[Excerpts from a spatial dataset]

+---+

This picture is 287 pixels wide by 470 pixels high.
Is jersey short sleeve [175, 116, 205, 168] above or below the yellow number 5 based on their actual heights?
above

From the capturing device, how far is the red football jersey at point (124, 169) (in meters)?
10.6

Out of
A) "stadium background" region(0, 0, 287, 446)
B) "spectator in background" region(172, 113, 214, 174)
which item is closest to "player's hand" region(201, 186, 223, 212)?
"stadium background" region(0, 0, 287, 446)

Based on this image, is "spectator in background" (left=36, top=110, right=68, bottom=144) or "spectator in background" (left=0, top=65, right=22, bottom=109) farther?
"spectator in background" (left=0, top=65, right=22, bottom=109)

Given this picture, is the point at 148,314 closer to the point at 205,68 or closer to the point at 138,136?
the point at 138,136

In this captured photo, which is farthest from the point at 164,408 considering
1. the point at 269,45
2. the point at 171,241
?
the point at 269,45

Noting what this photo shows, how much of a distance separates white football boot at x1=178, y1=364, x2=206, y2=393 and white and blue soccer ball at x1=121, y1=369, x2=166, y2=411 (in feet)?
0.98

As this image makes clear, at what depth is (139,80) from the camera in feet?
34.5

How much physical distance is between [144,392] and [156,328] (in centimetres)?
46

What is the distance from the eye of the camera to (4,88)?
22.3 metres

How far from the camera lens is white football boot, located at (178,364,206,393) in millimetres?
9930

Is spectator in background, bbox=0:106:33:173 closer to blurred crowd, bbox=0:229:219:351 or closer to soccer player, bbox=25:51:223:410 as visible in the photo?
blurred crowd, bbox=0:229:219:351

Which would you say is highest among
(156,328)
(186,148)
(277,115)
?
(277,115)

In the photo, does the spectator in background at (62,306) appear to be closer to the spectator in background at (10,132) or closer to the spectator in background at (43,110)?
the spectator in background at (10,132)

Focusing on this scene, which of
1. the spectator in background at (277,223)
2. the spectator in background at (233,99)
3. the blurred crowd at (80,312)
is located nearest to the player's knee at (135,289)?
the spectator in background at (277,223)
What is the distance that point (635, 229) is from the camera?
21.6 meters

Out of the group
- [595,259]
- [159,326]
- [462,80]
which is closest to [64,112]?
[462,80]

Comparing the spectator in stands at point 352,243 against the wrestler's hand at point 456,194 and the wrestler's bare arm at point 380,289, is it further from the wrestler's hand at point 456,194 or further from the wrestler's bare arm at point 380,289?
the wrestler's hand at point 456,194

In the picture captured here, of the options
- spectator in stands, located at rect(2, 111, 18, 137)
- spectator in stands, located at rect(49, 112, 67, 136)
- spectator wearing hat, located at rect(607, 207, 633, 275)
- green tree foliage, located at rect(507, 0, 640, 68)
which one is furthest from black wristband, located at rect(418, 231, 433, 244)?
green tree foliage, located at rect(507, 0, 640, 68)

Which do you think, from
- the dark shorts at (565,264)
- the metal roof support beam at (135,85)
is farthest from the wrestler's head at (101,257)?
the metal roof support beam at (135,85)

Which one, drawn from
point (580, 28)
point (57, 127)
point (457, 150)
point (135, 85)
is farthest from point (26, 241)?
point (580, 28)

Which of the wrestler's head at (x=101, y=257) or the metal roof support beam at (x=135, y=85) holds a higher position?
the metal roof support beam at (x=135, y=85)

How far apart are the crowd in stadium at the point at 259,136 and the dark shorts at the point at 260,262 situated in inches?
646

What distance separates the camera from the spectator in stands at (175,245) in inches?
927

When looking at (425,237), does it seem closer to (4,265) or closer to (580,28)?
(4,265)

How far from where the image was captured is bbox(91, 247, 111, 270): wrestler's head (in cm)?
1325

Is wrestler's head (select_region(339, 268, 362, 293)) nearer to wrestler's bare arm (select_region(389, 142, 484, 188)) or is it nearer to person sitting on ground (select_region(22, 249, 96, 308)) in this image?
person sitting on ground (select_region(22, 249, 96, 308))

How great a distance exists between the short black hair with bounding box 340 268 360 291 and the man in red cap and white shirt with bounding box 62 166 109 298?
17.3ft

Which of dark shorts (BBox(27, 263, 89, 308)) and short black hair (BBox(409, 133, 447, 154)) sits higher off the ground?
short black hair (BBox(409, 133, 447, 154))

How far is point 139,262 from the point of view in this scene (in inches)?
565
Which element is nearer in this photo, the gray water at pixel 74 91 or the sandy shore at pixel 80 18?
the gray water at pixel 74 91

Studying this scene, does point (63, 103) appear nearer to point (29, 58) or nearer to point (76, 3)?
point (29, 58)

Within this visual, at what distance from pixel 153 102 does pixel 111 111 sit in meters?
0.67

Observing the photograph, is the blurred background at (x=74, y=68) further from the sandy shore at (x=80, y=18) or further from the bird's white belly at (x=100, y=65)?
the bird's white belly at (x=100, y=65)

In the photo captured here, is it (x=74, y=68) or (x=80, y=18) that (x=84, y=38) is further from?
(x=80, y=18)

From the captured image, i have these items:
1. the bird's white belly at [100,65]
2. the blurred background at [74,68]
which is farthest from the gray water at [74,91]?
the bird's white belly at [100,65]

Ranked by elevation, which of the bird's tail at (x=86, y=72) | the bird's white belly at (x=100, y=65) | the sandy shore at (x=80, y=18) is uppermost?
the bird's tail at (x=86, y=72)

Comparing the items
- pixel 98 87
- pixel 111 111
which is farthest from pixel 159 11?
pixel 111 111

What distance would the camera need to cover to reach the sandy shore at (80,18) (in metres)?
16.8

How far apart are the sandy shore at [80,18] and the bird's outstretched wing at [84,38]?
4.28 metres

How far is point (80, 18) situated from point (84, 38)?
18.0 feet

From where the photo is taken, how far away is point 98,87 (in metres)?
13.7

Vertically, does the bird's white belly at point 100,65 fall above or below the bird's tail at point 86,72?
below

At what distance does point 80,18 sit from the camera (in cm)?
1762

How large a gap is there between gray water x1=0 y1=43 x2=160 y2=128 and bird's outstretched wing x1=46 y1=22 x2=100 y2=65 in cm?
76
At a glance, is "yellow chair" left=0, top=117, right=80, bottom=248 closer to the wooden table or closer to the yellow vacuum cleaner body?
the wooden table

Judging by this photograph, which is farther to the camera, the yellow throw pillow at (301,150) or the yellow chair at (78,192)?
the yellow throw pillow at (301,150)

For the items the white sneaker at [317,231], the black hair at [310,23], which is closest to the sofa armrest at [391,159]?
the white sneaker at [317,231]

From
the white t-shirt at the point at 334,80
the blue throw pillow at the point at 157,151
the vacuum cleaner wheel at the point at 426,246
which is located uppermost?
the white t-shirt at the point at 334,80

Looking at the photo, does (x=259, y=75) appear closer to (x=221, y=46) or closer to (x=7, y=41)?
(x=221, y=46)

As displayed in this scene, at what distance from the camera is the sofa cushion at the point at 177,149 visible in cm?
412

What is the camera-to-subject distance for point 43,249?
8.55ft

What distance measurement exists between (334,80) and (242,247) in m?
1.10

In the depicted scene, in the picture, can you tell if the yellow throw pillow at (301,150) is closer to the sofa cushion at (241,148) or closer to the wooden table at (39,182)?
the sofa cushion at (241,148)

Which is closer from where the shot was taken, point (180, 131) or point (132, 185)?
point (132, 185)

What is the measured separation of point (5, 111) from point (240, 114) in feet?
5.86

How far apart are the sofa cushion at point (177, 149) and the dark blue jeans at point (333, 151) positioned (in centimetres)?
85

+---+

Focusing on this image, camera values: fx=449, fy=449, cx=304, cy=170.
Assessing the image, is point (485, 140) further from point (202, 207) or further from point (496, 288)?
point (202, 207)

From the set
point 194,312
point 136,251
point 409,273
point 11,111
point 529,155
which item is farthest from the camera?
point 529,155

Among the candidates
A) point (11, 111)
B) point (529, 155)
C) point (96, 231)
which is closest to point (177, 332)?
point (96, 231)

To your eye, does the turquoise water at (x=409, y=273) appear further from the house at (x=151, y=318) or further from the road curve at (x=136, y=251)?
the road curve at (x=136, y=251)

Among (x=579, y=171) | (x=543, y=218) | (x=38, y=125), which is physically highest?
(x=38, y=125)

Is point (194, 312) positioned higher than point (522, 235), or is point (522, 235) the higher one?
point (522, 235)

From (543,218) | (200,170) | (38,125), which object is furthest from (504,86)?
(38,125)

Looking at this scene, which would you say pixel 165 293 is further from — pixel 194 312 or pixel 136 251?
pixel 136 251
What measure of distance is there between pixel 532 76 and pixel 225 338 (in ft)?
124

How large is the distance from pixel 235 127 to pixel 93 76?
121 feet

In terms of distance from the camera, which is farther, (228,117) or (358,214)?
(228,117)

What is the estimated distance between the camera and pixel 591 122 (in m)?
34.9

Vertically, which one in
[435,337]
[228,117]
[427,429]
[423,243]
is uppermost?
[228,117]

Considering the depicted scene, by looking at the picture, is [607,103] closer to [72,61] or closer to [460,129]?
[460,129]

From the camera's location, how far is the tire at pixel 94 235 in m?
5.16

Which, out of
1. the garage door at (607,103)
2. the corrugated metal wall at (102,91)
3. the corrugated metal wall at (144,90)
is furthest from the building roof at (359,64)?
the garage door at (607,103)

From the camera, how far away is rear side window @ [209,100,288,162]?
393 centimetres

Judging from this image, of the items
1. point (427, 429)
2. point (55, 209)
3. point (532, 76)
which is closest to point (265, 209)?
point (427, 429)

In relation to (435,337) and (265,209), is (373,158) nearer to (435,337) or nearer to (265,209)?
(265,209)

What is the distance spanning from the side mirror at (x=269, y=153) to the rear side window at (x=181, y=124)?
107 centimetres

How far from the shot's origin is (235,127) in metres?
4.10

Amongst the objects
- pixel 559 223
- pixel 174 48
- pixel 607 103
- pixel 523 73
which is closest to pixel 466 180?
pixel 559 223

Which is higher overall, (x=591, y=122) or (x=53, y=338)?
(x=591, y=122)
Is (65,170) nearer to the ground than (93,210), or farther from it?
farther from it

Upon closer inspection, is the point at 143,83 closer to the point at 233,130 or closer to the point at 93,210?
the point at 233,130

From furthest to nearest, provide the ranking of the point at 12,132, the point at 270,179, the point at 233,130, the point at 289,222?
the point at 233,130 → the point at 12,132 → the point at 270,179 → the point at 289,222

+---+

• _Problem requirements_: Please render the records from the line containing "Amongst the objects" up to and including the line containing "the point at 233,130 →" as a JSON list of strings, one string per line, with blank lines left out.

• _Task answer_:
[
  "Amongst the objects",
  "- pixel 559 223",
  "- pixel 174 48",
  "- pixel 607 103",
  "- pixel 523 73",
  "which is closest to pixel 466 180?",
  "pixel 559 223",
  "Which is higher overall, (x=591, y=122) or (x=53, y=338)?",
  "(x=591, y=122)",
  "Is (65,170) nearer to the ground than (93,210), or farther from it?",
  "farther from it",
  "Upon closer inspection, is the point at 143,83 closer to the point at 233,130 or closer to the point at 93,210?",
  "the point at 233,130",
  "From furthest to nearest, provide the ranking of the point at 12,132, the point at 270,179, the point at 233,130, the point at 289,222?",
  "the point at 233,130 → the point at 12,132 → the point at 270,179 → the point at 289,222"
]